Supplied text =
Chemical Mediators of inflammation
Chemical mediators of inflammation are a group of substances that are released by cells in response to tissue injury, infection, or immune activation. They play a crucial role in the initiation and regulation of the inflammatory response, which is a complex biological process that involves various cells, tissues, and organs in the body.
Some of the key chemical mediators of inflammation include:
- Histamine: Histamine is released by mast cells and basophils in response to tissue injury or allergen exposure. It causes vasodilation, increased vascular permeability, and smooth muscle contraction, leading to symptoms such as redness, swelling, and itching.
- Prostaglandins: Prostaglandins are lipid mediators that are synthesized by various cells in the body, including macrophages and endothelial cells. They contribute to vasodilation, increased vascular permeability, and pain sensation, and are involved in the regulation of fever.
- Leukotrienes: Leukotrienes are lipid mediators that are synthesized by leukocytes, including neutrophils and macrophages. They are potent chemotactic agents, attracting and activating other leukocytes to the site of inflammation.
- Cytokines: Cytokines are small proteins that are secreted by various cells, including immune cells and endothelial cells. They play a critical role in the regulation of inflammation, by activating immune cells and inducing the expression of adhesion molecules on endothelial cells.

Parts of the exercise =
1. Reproduce the passage on chemical mediators of inflammation from "Some of the" to "regulation of fever.", keeping every word unchanged.
2. In two sentences, summarize the passage on chemical mediators of inflammation.

Extracted information =
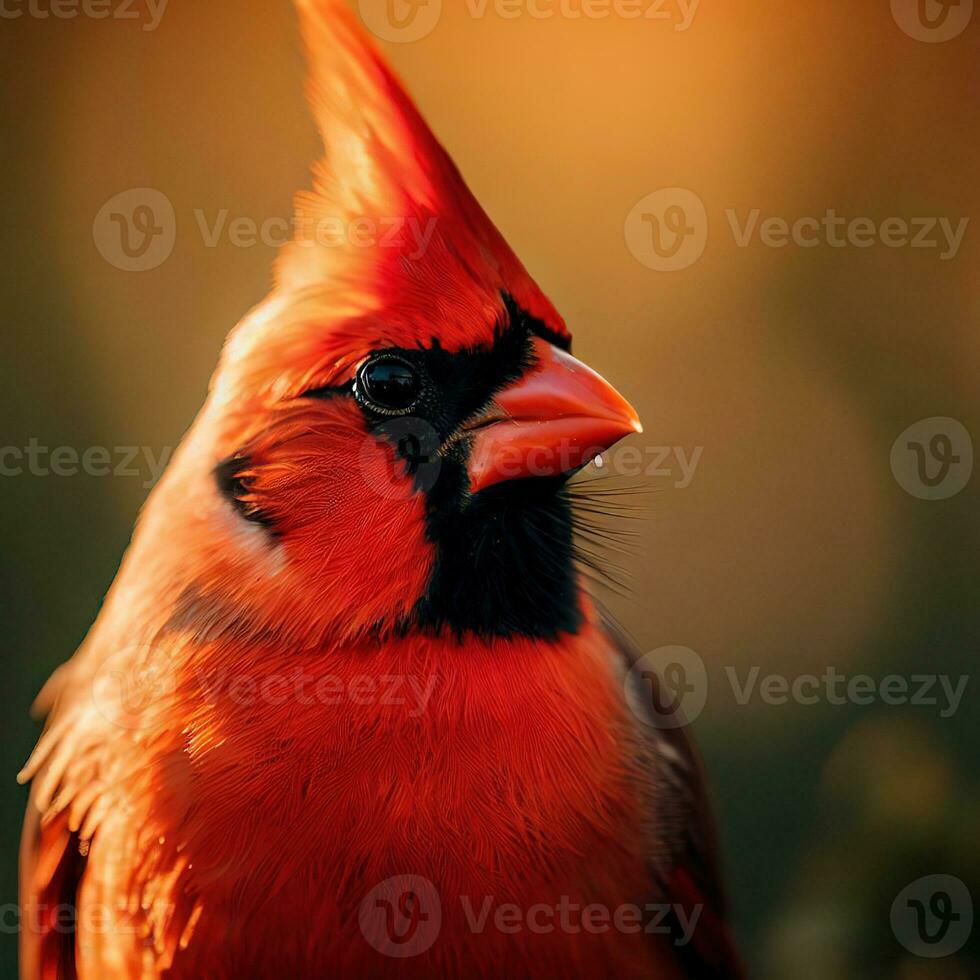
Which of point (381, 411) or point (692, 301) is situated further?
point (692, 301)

--

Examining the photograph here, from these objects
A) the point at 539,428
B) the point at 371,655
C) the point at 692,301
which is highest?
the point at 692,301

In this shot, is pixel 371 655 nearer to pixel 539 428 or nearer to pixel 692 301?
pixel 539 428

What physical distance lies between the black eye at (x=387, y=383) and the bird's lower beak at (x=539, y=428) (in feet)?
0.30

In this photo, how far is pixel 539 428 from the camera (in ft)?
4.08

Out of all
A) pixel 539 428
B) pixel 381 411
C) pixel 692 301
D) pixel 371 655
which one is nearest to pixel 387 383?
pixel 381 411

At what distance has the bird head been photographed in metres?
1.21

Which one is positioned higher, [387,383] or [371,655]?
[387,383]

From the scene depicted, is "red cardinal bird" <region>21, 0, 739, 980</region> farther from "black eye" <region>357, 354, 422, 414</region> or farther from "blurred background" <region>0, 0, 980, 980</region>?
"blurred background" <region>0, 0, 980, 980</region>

* * *

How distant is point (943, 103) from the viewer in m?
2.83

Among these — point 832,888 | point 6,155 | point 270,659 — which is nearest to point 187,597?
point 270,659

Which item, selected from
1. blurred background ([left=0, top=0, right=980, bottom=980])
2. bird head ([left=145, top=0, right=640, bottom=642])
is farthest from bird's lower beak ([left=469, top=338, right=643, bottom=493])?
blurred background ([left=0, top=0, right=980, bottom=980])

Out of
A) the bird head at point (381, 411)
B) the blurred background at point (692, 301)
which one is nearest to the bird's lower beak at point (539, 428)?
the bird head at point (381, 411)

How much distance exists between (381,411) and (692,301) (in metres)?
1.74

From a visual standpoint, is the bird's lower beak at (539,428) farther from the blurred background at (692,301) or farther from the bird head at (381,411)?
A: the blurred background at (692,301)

Numbered answers =
1.
Some of the key chemical mediators of inflammation include:
- Histamine: Histamine is released by mast cells and basophils in response to tissue injury or allergen exposure. It causes vasodilation, increased vascular permeability, and smooth muscle contraction, leading to symptoms such as redness, swelling, and itching.
- Prostaglandins: Prostaglandins are lipid mediators that are synthesized by various cells in the body, including macrophages and endothelial cells. They contribute to vasodilation, increased vascular permeability, and pain sensation, and are involved in the regulation of fever.

2. Chemical mediators of inflammation are substances released by cells in response to tissue injury, infection, or immune activation, and they help initiate and regulate the inflammatory response. Key examples include histamine, prostaglandins, leukotrienes, and cytokines, which variously cause vasodilation and increased vascular permeability, attract leukocytes to the site of inflammation, and activate immune cells.